■ YOUR GOAL ■
Copy the lines from the one containing "Positionally, is [265,97]" up to and including the one containing "7629 millimetres", substituting "viewer" for every "camera" and leaving all else unchanged.

■ RECORDS FOR PROCESSING ■
----

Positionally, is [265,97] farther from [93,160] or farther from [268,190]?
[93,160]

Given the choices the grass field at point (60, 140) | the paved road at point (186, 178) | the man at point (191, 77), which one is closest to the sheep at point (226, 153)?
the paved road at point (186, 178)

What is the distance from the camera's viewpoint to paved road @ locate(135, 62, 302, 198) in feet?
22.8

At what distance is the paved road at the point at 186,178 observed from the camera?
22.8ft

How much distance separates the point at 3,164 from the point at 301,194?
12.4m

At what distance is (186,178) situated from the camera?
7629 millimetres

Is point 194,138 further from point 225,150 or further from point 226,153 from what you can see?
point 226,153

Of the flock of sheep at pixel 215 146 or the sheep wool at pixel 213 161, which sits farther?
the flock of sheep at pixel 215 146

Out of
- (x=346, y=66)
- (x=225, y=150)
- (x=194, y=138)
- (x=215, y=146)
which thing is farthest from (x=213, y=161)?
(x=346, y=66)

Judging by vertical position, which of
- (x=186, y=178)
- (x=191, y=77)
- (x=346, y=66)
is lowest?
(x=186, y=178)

----

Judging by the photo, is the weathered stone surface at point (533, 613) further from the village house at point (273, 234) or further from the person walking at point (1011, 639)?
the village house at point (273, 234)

----

■ SOLUTION ■
Positionally, is [265,97] farther from [93,160] or farther from [268,190]?
[93,160]

Given the choices the grass field at point (60, 140) | the paved road at point (186, 178) | the man at point (191, 77), which one is closest to the sheep at point (226, 153)?
the paved road at point (186, 178)

What is the distance from the viewer's viewpoint to paved road @ locate(135, 62, 302, 198) in feet?
22.8

At what distance is the paved road at the point at 186,178 observed from the viewer?
22.8ft

How much distance separates the point at 3,164 from the point at 301,194?
12.4m

At what distance is (186,178) situated from the viewer?
7629 millimetres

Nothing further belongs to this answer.